‘Hello, I’m Doublesqueak Clicketyclick’
We’ve known for a while that dolphins use signature whistles to introduce and identify themselves to each other.
But new research from a team at the University of St. Andrews Sea Mammal Research Unit suggests that when pods of bottlenose dolphins meet in the ocean, they exchange whistles in what is, even by human standards, a very complex and sophisticated communication system.
Vincent Janik, an expert in nonhuman animal communication, said that this exchange is about saying more than simply “I’m so-and-so and this is my group.” Rather, it communicates who I am and that “I’m interested in making contact in a friendly way.”
“It’s really the first time that we can pinpoint down two individual groups and how they interact in a vocal domain, which is really cool.”
Dr. Janik and his colleague Nicola Quick studied how bottlenose dolphins off the coast of northeast Scotland, communicate with each other. They followed the wild dolphins and recorded their vocalizations. The recordings showed that the dolphins usually swam together in a group moving slowly and relatively quietly. Then, when another group approached, one or more of the dolphins would start to produce their signature whistles.
“We then hear dolphins from the other group calling back with their own signatures,” Janik said. “And after or during this counter-calling the animals get together as one group and continue swimming together. Shortly after the union of the groups, they become much more quiet again.”

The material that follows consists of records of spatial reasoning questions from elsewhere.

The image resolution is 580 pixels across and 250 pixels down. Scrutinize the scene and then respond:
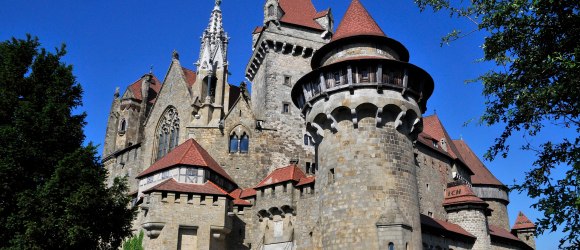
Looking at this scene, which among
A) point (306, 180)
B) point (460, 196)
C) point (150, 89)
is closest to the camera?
point (306, 180)

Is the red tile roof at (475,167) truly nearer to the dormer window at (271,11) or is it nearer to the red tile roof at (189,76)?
the dormer window at (271,11)

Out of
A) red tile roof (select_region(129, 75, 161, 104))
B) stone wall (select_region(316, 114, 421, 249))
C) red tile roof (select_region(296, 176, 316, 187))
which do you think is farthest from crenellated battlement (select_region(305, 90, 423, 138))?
red tile roof (select_region(129, 75, 161, 104))

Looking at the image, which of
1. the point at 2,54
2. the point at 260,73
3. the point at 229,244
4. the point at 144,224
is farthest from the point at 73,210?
the point at 260,73

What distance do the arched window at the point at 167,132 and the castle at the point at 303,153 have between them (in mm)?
155

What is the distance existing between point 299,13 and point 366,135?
24.0 metres

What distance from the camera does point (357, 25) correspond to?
25172mm

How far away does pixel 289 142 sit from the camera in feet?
126

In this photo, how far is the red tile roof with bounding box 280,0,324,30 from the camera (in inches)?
1692

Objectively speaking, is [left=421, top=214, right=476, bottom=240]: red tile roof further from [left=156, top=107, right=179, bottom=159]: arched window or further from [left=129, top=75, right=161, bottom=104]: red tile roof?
[left=129, top=75, right=161, bottom=104]: red tile roof

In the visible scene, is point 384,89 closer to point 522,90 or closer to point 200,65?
point 522,90

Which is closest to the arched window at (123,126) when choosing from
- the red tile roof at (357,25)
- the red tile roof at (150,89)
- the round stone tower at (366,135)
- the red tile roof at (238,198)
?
the red tile roof at (150,89)

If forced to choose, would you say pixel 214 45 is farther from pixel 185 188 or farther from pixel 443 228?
pixel 443 228

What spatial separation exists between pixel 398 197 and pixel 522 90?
27.0ft

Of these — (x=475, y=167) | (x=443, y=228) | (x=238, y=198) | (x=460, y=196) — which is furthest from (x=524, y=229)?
(x=238, y=198)
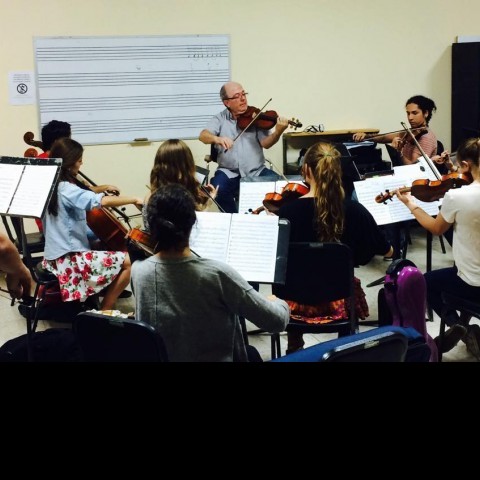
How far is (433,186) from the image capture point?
3291 millimetres

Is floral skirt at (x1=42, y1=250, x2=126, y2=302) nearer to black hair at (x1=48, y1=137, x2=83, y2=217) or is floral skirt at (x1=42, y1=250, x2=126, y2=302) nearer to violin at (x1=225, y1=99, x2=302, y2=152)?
black hair at (x1=48, y1=137, x2=83, y2=217)

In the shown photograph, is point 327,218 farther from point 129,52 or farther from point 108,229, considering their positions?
point 129,52

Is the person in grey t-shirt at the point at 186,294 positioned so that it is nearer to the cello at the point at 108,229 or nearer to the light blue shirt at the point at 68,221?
the light blue shirt at the point at 68,221

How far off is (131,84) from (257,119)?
3.42ft

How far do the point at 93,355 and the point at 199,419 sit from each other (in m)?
0.74

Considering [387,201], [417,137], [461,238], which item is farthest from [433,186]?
[417,137]

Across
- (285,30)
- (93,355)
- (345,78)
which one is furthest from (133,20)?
(93,355)

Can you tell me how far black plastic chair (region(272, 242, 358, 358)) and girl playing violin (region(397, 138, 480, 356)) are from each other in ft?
1.60

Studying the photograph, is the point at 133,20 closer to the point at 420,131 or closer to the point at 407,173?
the point at 420,131

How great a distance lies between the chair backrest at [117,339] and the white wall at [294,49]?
3179 millimetres

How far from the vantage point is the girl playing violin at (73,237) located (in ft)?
10.7

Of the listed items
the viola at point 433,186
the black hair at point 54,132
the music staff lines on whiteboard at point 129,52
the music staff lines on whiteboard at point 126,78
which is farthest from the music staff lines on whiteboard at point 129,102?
the viola at point 433,186

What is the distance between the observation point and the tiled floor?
3219 mm

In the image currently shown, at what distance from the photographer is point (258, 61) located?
5195 mm
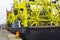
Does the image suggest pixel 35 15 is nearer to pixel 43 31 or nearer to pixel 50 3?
pixel 50 3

Sometimes, when two pods met up, there would be no whistling, no greetings, in which case, the two groups would simply swim past each other. Because of their ocean environment and the fact that they travel hundreds of miles in search of food, dolphins don’t have the same territorial issues that many land animals have.
No one knows exactly what these exchanges are all about, let alone what the whistles mean. But Janik believes they are a greeting, rather than a warning, since a) dolphins are not territorial and b) any merging of pods that the team observed was friendly, rather than aggressive.
Janik noted that the whistles are almost certainly just a small part of the communication that takes place between the groups. They would also be able to glean extra information about the identity of the approaching pod by using their inbuilt sonar.
“We don’t know whether echolocation works in this way, but it seems like a viable hypothesis,” he said. “In that case, the whistle exchange is more of a greeting ceremony that communicates a friendly intention and is perhaps not needed to identify the group after the first introduction.”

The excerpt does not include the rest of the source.